Zoey's Blog Post Picture

If you drive down 103rd in Orange Park, you come across a small apartment complex just off the road right next to a convenience store. If you pull up to the gate it screeches as its long arms go to expand for you, and most people drive in cautiously, looking up at all the tall uniform buildings. In building ten, on the second floor is Apartment 201.


Apartment 201 is special for several reasons. It is where I went every other weekend, and select holidays, for six months when my mother left her husband. It is also the first place I saw my mother genuinely laugh.


Though the apartment stayed empty for most of the time we were there, housing only a couch, a cot for my sister, a television, and my mother’s room that was piled with all the things she could take from the old house, some remaining unpacked, looming in her closet like giant monoliths, I was happy.

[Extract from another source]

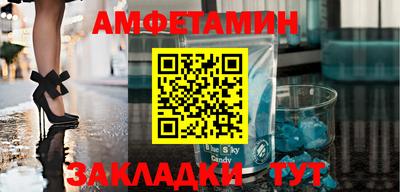 таблы Конаково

At first we were all quiet, staying to our separate spaces in the small enclosure. My mom in her room, my sister on the cot, and I chose the porch. My mom never put lawn chairs out there and it remained bare, the concrete ground was rough and had a mysterious gouge near the center. Every night I would lay out on that porch, or stand, grasping the flaking railing, white paint peeling back to show raw wood. I listened to the summer crickets and cicadas create an orchestra. It was the most peace I had in a while. The humid air, and the streetlights and their orange glow. I pressed my forehead to the bars of the railing, and brought my knees to my chest, comforted to watch the people who came and went but never stayed in the late night parking lot.

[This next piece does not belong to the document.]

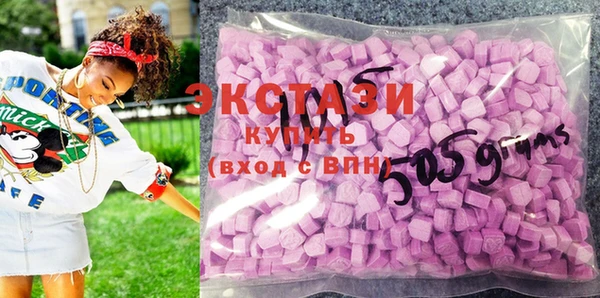 эйфоретик Баксан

Then Holidays came around and we cooked in the tiny kitchen all day. I smeared pumpkin pie over my mom’s face, and instead of yelling she laughed and dipped her finger in too. We sat on the couch, plates in our laps and ate while watching a chick flick, something my mother’s husband hated. In December, when my mother stepped out to feel the cold I watched her take in a large breath of the crisp hair, her chest inflating and expanding as she let it flow through her. I saw a smile crack on her face. She began to laugh. This laugh was free and loud and full of snorting, something my sister did as well. I remember laughing with her before we went inside to huddle in the house, our hands wrapped around mugs of hot chocolate.